===== Document

Some weeks, as Sunday approaches I start to get nervous.

Some weeks go by in a flash and nothing outrageous has happened. I start to worry about what I will blog about.  Sometimes I think, maybe everyone is starting to be normal and life is boring and there’s nothing to say.

But then – I just venture out into my INSANE town that is FILLED with LUNATICS and I will always have some material to work with.

My schedule worked out this weekend so I was able to make it to the kids basketball games Saturday morning before work.  I have missed a bunch, so the kids were happy to have me there.  Sam’s game went well and we moved over to the next court for Michael’s game immediately following.

I only knew one mother there and sat down next to her.  This happened to be the mother I know who always posts on Facebook “how blessed she is to be homeschooling.”  You might imagine we have very little in common.

==========

Directions for this task |
Write out the blog post word for word from "My schedule worked" up to and including "game immediately following.".

===== Material shown

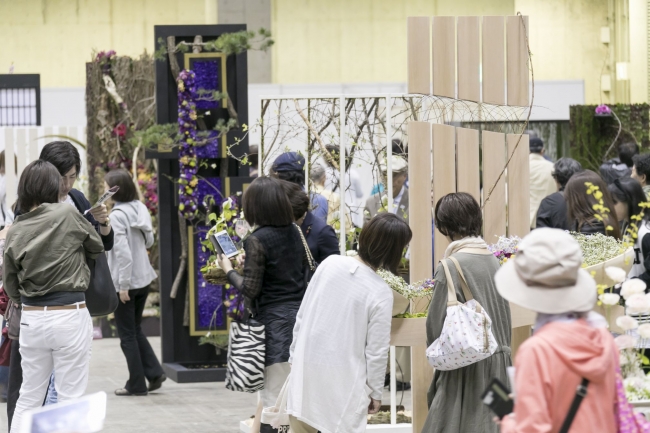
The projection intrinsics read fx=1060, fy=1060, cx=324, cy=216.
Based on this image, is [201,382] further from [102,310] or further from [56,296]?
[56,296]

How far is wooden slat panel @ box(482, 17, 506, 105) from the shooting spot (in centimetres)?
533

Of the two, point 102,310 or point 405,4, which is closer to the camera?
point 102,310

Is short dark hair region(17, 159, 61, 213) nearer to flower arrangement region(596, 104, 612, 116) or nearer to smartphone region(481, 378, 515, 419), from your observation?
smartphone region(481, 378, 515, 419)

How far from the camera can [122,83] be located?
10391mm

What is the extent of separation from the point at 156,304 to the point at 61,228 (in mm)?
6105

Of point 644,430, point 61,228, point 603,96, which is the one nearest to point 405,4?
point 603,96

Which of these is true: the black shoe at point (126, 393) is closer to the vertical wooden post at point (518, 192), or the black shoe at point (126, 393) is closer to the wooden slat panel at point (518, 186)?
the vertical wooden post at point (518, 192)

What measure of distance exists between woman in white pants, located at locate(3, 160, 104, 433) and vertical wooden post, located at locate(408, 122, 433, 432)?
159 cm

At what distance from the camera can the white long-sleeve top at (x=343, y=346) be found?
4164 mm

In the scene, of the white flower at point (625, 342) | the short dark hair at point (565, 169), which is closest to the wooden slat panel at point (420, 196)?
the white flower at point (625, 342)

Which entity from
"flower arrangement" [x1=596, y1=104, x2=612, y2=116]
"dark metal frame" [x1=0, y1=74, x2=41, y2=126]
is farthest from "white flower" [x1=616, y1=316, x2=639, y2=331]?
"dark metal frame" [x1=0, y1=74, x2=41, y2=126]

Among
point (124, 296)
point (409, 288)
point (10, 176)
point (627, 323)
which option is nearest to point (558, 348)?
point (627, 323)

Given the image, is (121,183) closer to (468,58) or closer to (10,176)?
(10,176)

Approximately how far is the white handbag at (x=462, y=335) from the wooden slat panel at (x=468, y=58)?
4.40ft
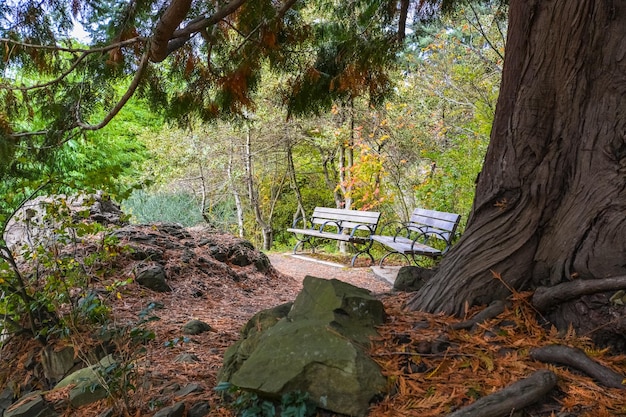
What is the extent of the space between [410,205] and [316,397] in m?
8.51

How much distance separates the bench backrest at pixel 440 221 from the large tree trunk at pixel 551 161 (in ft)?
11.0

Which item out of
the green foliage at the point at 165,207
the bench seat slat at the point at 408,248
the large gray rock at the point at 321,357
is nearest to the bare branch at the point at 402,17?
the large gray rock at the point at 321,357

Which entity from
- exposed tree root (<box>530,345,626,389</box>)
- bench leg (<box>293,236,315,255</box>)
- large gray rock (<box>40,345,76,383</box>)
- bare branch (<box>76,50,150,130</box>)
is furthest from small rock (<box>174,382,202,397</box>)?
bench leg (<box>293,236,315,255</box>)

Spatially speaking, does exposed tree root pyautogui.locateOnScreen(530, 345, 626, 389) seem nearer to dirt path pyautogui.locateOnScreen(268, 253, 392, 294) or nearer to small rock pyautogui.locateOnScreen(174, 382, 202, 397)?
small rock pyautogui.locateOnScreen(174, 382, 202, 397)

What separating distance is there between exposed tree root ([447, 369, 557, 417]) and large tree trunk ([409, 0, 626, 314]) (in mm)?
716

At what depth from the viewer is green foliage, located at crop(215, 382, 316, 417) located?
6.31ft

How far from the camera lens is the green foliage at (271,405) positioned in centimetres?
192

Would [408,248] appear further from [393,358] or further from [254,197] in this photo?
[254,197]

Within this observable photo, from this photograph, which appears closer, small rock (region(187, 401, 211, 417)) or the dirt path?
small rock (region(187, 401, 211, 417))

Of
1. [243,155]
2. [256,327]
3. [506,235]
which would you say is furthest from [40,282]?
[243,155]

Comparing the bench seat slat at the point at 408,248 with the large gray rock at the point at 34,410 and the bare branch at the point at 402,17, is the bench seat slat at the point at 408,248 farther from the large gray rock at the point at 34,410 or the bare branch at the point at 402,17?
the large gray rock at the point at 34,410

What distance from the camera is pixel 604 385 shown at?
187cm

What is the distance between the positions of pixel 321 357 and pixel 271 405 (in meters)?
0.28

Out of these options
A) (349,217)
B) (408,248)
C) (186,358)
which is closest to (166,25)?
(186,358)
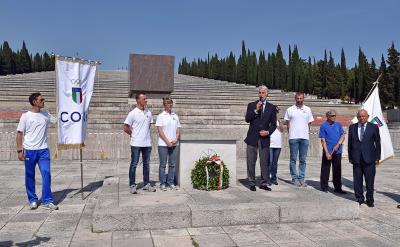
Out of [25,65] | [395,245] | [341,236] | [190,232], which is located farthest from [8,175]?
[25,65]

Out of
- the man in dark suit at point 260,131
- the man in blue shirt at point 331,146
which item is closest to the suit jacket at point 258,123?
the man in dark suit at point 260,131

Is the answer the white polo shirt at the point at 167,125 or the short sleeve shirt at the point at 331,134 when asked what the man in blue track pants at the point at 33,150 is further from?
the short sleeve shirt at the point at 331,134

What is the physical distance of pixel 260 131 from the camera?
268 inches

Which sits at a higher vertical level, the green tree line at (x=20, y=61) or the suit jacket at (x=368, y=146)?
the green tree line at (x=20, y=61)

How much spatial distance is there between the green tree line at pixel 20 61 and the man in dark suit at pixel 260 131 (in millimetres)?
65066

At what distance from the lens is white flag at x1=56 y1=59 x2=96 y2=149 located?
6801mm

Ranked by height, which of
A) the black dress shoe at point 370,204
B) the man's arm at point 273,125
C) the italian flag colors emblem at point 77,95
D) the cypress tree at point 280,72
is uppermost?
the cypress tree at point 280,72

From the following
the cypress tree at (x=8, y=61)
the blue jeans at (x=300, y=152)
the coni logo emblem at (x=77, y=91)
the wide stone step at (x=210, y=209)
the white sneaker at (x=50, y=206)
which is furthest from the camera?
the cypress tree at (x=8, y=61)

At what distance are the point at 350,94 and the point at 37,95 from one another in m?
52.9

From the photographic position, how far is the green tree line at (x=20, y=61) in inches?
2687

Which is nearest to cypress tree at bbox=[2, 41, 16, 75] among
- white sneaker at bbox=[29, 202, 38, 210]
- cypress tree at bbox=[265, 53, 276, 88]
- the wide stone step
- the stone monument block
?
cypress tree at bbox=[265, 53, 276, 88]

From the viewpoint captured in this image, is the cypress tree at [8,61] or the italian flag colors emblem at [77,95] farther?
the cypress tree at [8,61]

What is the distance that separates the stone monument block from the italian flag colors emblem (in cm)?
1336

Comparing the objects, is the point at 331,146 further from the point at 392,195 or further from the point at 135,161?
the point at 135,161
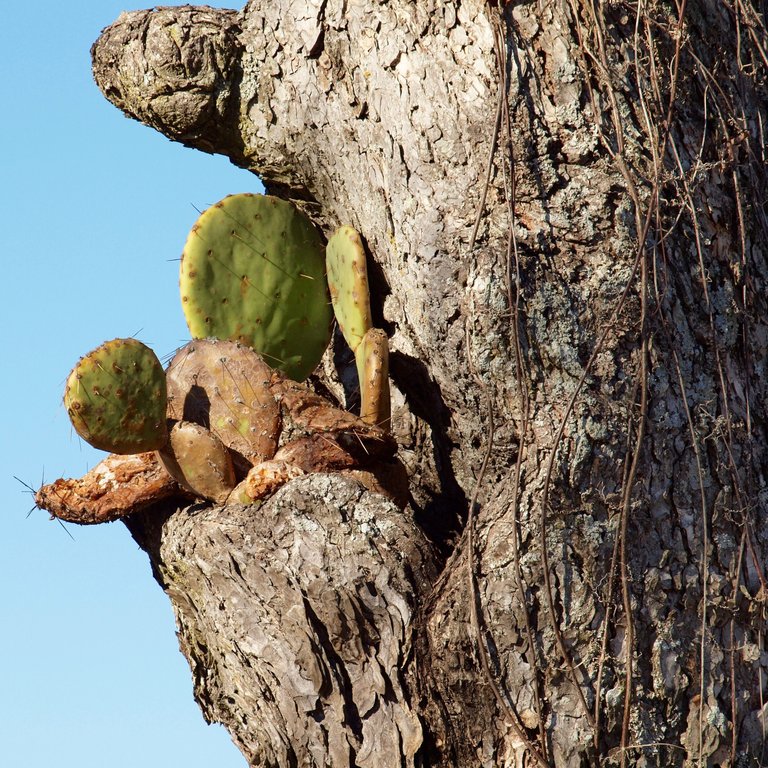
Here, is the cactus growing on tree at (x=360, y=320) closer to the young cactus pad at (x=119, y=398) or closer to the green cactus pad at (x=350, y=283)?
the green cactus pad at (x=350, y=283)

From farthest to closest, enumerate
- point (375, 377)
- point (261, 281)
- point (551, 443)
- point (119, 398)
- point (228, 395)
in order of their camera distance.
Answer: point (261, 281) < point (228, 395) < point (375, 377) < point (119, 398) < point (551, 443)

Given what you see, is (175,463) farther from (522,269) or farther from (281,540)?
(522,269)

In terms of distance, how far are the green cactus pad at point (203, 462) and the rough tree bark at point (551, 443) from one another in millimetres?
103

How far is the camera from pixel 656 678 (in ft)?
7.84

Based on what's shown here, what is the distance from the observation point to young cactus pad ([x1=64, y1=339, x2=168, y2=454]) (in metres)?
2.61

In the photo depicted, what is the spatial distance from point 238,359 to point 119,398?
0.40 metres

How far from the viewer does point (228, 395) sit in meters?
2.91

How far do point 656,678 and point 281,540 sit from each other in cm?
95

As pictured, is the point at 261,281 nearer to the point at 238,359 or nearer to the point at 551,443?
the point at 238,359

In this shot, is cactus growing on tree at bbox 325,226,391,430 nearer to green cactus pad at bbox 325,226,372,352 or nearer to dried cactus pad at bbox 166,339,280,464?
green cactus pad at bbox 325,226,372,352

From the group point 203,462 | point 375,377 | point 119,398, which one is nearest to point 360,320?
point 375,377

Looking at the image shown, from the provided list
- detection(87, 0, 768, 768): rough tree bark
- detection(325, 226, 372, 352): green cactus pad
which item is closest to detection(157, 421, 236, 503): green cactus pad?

==========

Output for this task |
My schedule worked out this weekend so I was able to make it to the kids basketball games Saturday morning before work.  I have missed a bunch, so the kids were happy to have me there.  Sam’s game went well and we moved over to the next court for Michael’s game immediately following.